▶ **Extract to read**:
▶

January 24, 2019 at 12:14PM by CWC
When I woke up this morning, I really didn’t expect to get emotional over a few squiggly lines. But here I am, red-eyed and very much so feeling a certain type of way. Over the years, our relationships go through plenty of changes, and looking at them all laid out so simply is almost too much for my heart to handle.
Cartoonist Olivia de Recat‘s drawing entitled “Closeness Lines Over Time” struck a cord with me for a handful of reasons. The simplistic visualization beautifully captures the lifespan of common relationships—those with family, friends, therapists, pets, and first loves. In the course of our lives, some stay close, some drift apart, and some turn into straight-up scribbles. And because relationships can be incredibly fragile, I’m reminded to appreciate every single one of them.
Here’s how my most personal relationships sync with this graphic.
1. My best friends
The drawing hits on two important types of friendship: the best friends we’ve had since childhood and those we made in college. But for me, it’s more like my best friend since high school, the ones we joined forces with in college, and those who came into my life post-college. Whether we like to admit it or not, our longest friendships all have a strong start and naturally ebb and flow with time as life happens—especially when you no longer live in the same zip code. For me, though—thanks to texting and regular visits—my friends never drift too far. When we reunite, it’s like we were never apart—and that’s something I’m so grateful for.
2. My sibling
I have one sister, and de Recat’s doodle representing sibling relationships really nails it. As you and your sibling are growing up, figuring out who you are, things are a bit up and down. My younger sister and I have always been close, but I definitely needed my space at times and there was no shortage of fights along the way—many over borrowed clothes. As you mature, you learn to appreciate that having a sister is something special. We’re more inseparable as adults than we even were as kids and that closeness will last a lifetime.
3. My parents
Now, the lines representing your relationship with your parents really break my heart. My parents are my rock. They’ve always been there for me, making it their mission to provide everything I’ve needed in life. Even through my teenage years, when it seems like they did everything in their power to embarrass me in front of your friends, and even when I move out of the house to start a life of my own. I’ve always been really close with my parents, and as an adult, we’ve gotten even closer—and not just because of our meme-filled family texting group that pings my phone about 9,872,830 times a day. As an adult, I see my parents in a different light and finally understand why they did the things they did (like curfews and rules about dating before age 16). A child’s life only overlaps with a parent’s, which makes cherishing every moment all the more important.

◀

▶ **Exercise data**:
▶

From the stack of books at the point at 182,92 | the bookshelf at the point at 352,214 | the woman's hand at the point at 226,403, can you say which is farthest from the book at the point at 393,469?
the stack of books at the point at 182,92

◀

▶ **Parts of the exercise**:
[1] Copy the part of the post about closeness lines from "1. My best friends" up to and including "so grateful for.".
[2] In the post about closeness lines, what is the title of Olivia de Recat's drawing?
[3] Continue the post about closeness lines from its last sentence.
The material has nothing to do with the post about closeness lines.

▶ **Answer list**:
[1]
1. My best friends
The drawing hits on two important types of friendship: the best friends we’ve had since childhood and those we made in college. But for me, it’s more like my best friend since high school, the ones we joined forces with in college, and those who came into my life post-college. Whether we like to admit it or not, our longest friendships all have a strong start and naturally ebb and flow with time as life happens—especially when you no longer live in the same zip code. For me, though—thanks to texting and regular visits—my friends never drift too far. When we reunite, it’s like we were never apart—and that’s something I’m so grateful for.

[2] "Closeness Lines Over Time"

[3]
I love my friends and family, but the let me tell you about my dog. I’ve had my pup, Trixie, for nearly nine years. I got her while I was still in college, and we’ve been inseparable since the day I took her home. As a freelancer who works from home, I get to spend most of my with her by my side. She stretches with me on the yoga mat during my midday break, rests her head on my laptop and looks up at me as I’m typing away, cuddles up with me at night as I watch Netflix, and slips under the covers when it’s time for bed. I can’t imagine life without her. But while our lives are long, our pets’ lives aren’t—and the shorter dog line is something I can’t even think about without crying. Your dog never leaves your side until they absolutely have to.
4. My partner-in-crime
When my fiancé and I first met nine years ago, we experienced an instant connection. I had never met anyone like him before—not to mention someone so much like myself. After a handful of dates and plenty of texting in between (on a flip phone!), I knew something was there. When he went to Nepal for three months for a medical internship—which seemed like forever as a 20-year-old college kid—everything was still so new. So, he left and we moved on with our lives. But I’ll never forget the the first time I heard from him once he returned. He was still at the airport and I was the first person he called. Even though we didn’t meet at the best time—as perfectly shown in the diagram—we both knew that initial connection was something to hold onto. After eight years of adventure, we’re getting married this summer.
I’ll never look at squiggly lines the same way, but I’m okay with that.